WRITTEN EXERCISE: Reproduce every line of the listing below word for word, omitting the pictures.

Scene question listing
+---+

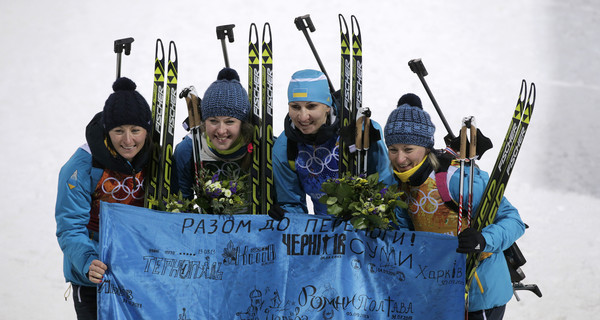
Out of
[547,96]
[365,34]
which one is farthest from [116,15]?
[547,96]

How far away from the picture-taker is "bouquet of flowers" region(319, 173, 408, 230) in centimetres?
331

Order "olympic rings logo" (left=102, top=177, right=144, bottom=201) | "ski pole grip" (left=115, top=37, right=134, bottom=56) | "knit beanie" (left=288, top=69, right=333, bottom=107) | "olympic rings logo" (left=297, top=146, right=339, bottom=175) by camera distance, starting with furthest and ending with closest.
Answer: "ski pole grip" (left=115, top=37, right=134, bottom=56) < "olympic rings logo" (left=297, top=146, right=339, bottom=175) < "knit beanie" (left=288, top=69, right=333, bottom=107) < "olympic rings logo" (left=102, top=177, right=144, bottom=201)

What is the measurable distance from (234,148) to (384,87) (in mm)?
4792

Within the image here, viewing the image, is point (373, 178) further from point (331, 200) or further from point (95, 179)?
point (95, 179)

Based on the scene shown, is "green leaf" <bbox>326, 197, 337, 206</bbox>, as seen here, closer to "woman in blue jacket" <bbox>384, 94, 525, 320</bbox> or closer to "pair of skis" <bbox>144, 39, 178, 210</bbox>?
"woman in blue jacket" <bbox>384, 94, 525, 320</bbox>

+---+

RESPONSE BELOW:
Out of
[547,96]
[365,34]
which one is farthest from [116,15]?
[547,96]

How far away from the picture-taker is "bouquet of flowers" region(319, 173, 408, 230) in centimetres?
331

Order "olympic rings logo" (left=102, top=177, right=144, bottom=201) | "ski pole grip" (left=115, top=37, right=134, bottom=56) | "knit beanie" (left=288, top=69, right=333, bottom=107) | "olympic rings logo" (left=297, top=146, right=339, bottom=175) by camera distance, starting with furthest and ending with closest.
Answer: "ski pole grip" (left=115, top=37, right=134, bottom=56) < "olympic rings logo" (left=297, top=146, right=339, bottom=175) < "knit beanie" (left=288, top=69, right=333, bottom=107) < "olympic rings logo" (left=102, top=177, right=144, bottom=201)

What is the measurable distance from (234,148) to (384,87) (in mm)?
4792

Within the image here, viewing the image, is point (373, 178) further from point (331, 200) or further from point (95, 179)?
point (95, 179)

Based on the scene shown, is "green leaf" <bbox>326, 197, 337, 206</bbox>, as seen here, closer to "woman in blue jacket" <bbox>384, 94, 525, 320</bbox> or closer to "pair of skis" <bbox>144, 39, 178, 210</bbox>?
"woman in blue jacket" <bbox>384, 94, 525, 320</bbox>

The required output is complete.